La Presse Anarchiste

Dans les syndicats

Les anar­chistes ont com­pris, à nou­veau, tout l’in­té­rêt qu’il y a, pour assu­rer la pro­pa­ga­tion de leurs théo­ries et de leur bel idéal, de péné­trer dans l’or­ga­ni­sa­tion syndicale.

Le grou­pe­ment éco­no­mique de la classe ouvrière leur appa­raît comme repré­sen­tant, par sa forme, sa com­po­si­tion et sa struc­ture, l’ap­pa­reil sus­cep­tible de faci­li­ter l’é­ta­blis­se­ment de la socié­té qu’ils entrevoient.

Il est donc fort inté­res­sant de don­ner à la ques­tion, syn­di­cale une place impor­tante, dans nos études comme dans nos dis­cus­sions, pour per­mettre à cha­cun de nous de déter­mi­ner la posi­tion qu’il est indis­pen­sable de prendre.

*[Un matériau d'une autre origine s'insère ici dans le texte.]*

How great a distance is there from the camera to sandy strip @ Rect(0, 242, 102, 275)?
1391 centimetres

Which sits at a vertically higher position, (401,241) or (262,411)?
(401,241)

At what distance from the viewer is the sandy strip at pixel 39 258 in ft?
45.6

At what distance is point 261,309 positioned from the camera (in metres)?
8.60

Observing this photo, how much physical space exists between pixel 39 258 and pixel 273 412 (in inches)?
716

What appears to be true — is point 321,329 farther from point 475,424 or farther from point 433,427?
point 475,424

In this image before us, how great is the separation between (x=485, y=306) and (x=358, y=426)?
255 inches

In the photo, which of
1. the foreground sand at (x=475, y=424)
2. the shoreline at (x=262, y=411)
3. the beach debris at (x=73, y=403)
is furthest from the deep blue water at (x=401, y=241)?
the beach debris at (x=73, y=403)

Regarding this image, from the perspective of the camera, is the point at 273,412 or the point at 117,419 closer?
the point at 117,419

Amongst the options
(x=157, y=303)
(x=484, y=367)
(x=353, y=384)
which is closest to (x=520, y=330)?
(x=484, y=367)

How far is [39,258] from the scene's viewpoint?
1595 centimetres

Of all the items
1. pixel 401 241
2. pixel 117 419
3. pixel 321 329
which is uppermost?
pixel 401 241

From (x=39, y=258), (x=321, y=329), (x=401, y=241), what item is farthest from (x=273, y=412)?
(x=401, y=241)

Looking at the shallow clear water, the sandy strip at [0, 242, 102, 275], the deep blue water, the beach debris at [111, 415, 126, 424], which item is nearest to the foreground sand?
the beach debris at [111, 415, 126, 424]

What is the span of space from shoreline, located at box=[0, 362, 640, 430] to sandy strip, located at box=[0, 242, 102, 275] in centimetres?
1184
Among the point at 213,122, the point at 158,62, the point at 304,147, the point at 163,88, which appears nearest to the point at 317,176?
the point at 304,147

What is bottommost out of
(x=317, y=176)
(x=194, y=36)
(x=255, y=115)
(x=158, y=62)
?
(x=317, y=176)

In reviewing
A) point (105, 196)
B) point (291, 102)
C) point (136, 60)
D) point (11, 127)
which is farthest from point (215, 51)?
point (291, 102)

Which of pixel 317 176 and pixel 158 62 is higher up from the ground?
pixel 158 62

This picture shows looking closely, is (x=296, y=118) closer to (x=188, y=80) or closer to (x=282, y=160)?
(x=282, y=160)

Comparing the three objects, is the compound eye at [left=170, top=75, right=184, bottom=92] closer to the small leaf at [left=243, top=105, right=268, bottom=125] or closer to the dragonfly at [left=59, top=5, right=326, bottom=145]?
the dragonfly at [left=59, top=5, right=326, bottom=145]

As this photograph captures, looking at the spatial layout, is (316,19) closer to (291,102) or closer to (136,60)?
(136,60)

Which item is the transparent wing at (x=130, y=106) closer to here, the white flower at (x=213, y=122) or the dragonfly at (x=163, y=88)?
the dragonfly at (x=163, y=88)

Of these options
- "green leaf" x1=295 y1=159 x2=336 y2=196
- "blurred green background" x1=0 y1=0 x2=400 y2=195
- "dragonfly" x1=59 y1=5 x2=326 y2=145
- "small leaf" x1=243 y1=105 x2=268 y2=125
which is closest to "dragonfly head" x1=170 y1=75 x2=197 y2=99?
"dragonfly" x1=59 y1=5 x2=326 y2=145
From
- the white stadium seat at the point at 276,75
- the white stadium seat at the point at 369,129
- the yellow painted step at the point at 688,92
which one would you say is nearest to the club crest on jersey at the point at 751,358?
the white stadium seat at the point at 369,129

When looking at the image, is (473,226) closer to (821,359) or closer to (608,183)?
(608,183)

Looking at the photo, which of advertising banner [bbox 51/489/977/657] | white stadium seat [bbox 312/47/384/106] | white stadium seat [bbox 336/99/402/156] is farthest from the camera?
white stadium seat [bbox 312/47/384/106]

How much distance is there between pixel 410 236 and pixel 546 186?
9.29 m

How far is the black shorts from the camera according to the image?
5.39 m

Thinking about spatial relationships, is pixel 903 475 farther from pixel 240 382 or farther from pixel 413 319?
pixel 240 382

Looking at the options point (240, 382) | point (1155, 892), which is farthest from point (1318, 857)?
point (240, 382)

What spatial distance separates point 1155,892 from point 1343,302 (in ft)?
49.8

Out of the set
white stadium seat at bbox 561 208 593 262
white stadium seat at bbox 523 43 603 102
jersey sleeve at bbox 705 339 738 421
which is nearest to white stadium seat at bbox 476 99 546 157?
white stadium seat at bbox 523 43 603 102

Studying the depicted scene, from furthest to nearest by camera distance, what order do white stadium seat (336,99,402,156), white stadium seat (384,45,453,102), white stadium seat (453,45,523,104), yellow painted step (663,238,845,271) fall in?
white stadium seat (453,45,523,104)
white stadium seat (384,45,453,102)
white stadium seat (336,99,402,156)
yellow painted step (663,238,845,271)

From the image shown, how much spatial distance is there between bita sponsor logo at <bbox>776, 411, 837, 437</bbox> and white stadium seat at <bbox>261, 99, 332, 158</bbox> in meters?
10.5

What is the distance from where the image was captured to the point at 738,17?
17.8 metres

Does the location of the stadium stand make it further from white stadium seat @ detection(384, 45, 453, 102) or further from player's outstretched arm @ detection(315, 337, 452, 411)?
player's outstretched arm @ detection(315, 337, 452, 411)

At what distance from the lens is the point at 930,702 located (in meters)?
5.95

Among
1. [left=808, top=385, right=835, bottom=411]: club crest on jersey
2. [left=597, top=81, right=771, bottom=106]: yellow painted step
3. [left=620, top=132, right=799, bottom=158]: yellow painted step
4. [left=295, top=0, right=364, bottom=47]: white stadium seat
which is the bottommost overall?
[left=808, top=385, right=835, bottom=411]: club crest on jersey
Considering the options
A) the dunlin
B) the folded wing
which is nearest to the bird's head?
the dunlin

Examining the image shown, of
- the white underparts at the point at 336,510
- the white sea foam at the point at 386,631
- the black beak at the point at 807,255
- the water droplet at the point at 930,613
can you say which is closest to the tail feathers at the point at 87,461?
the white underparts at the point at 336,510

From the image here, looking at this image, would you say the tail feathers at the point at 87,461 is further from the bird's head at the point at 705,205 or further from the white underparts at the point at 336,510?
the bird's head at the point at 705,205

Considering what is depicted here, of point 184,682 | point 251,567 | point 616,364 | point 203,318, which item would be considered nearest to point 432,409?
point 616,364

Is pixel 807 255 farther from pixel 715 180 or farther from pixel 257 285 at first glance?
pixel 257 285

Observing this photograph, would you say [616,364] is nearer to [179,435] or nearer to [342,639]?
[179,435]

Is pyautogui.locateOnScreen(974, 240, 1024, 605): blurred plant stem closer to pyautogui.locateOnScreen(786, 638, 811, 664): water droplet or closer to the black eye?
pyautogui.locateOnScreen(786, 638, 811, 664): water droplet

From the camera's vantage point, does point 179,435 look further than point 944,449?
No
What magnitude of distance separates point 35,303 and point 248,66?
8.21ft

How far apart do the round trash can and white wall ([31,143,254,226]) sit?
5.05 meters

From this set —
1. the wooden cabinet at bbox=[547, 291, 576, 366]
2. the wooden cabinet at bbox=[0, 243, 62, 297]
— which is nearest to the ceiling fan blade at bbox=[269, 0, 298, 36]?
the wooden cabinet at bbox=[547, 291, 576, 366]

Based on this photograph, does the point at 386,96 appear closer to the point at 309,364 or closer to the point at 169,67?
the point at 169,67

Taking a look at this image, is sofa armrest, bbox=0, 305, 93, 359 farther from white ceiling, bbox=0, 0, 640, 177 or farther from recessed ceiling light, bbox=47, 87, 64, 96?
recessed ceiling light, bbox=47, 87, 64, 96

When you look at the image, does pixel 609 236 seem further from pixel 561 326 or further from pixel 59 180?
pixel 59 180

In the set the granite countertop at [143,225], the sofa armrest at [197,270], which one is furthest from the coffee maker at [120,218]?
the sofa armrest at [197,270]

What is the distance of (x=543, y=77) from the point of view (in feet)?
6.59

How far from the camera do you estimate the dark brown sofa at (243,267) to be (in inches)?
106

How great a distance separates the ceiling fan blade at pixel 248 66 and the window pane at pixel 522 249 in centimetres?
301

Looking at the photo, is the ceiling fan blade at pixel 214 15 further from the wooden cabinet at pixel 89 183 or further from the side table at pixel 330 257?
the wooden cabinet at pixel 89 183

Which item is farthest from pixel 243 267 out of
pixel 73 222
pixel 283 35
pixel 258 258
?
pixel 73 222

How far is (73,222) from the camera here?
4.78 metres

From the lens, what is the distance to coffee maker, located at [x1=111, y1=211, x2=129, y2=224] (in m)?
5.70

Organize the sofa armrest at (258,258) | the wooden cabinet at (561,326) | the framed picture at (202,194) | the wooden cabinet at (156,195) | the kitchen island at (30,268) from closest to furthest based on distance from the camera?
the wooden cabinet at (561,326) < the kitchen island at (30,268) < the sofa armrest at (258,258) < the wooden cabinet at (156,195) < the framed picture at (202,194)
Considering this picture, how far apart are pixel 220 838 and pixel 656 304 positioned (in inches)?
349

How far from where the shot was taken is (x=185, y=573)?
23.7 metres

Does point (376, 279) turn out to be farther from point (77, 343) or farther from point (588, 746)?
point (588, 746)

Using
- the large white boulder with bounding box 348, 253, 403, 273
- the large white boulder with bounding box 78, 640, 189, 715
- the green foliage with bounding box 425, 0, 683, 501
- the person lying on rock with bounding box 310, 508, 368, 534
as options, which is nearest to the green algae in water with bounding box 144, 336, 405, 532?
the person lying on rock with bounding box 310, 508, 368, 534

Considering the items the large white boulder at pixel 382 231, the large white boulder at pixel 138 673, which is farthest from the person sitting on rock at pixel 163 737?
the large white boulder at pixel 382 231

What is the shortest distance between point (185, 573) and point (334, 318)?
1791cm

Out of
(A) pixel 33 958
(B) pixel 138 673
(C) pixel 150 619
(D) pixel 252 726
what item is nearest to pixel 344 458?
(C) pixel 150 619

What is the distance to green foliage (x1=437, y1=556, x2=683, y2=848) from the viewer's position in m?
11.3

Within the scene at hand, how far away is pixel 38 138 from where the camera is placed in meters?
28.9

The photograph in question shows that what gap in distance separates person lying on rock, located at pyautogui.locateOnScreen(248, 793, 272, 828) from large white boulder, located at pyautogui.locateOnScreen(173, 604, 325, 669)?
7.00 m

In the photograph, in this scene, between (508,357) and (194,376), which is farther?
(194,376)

Nous devons nous atta­cher à obser­ver les faits saillants, dont le relief attire plus spé­cia­le­ment l’at­ten­tion des mili­tants, tou­jours en quête de connais­sances approfondies.

Nous devons, en face des atti­tudes diverses, et par une étude com­pa­ra­tive, tirer tous les ensei­gne­ments utiles à notre propre action.

Nous devons pui­ser dans l’ob­jec­ti­vi­té des expres­sions et mani­fes­ta­tions sociales et éco­no­miques, et aus­si dans le fatras des argu­ments favo­rables ou défa­vo­rables, ce qui doit ren­for­cer nos convic­tions déjà soli­de­ment établies.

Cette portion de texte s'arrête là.